Re-Engaging Lapsed Travel Customers: The Email Campaign That Brings Wanderers Back
A past traveler is your most valuable prospective customer. They already know your brand. They have already trusted you with their vacation. They have already experienced what you offer. Acquiring them again costs a fraction of what it costs to acquire someone new — but only if you have a strategy to stay in their world after they check out.
Most travel brands do not. They send a post-stay survey, maybe a review request, and then let the relationship go cold. Months pass. Years pass. The guest books with a competitor and becomes someone else’s loyal customer.
A well-built re-engagement email program changes this equation entirely.
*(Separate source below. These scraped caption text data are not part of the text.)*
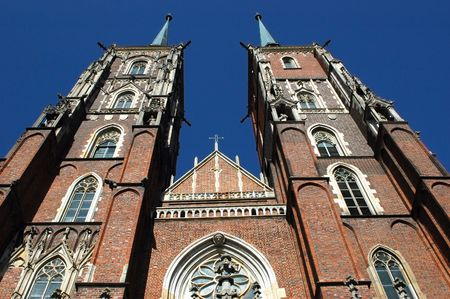 Poland, Wroclaw - old town with most famous and biggest cathedral. Front side with two amazing towers in gothic style. photo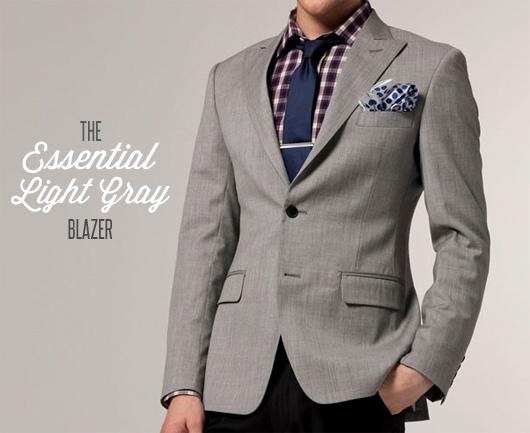 A man wearing a light gray blazer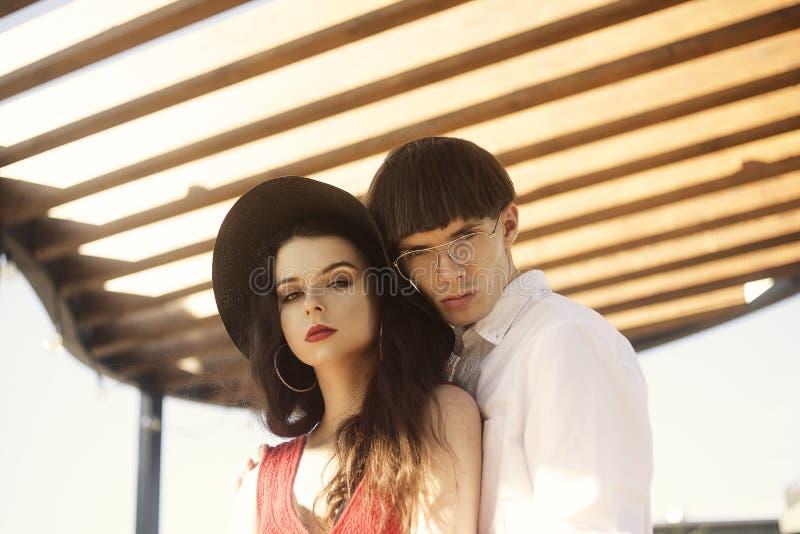 在抽象背景的美好的时兴的夫妇 时兴的行家 一个红色礼服和黑大帽子的女孩 免版税库存照片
It keeps past travelers warm, re-surfaces at the right moments with the right inspiration, and converts lapsed customers back into active ones — often at higher average booking values than their original trip.
Here is how to build a re-engagement strategy that brings your wanderers back.
Defining “Lapsed” in the Travel Context
Before building any win-back campaign, define what lapsed actually means for your brand. In travel, this is more nuanced than in retail because booking frequency is naturally lower.
A reasonable framework by segment:
- Frequent travelers / loyalty members: Lapsed after 9-12 months without a booking
- Annual vacationers: Lapsed after 18-24 months without a booking
- Occasional travelers: Lapsed after 24-36 months without engagement or booking
The key is not just booking behavior — it is also email engagement. A past guest who opens your emails regularly but hasn’t booked is very different from one who hasn’t opened an email in two years. The former needs a booking incentive. The latter may need re-permission before any offer lands in a real inbox.
Segment your lapsed list before you begin so your messaging, offers, and sequencing match the actual relationship state.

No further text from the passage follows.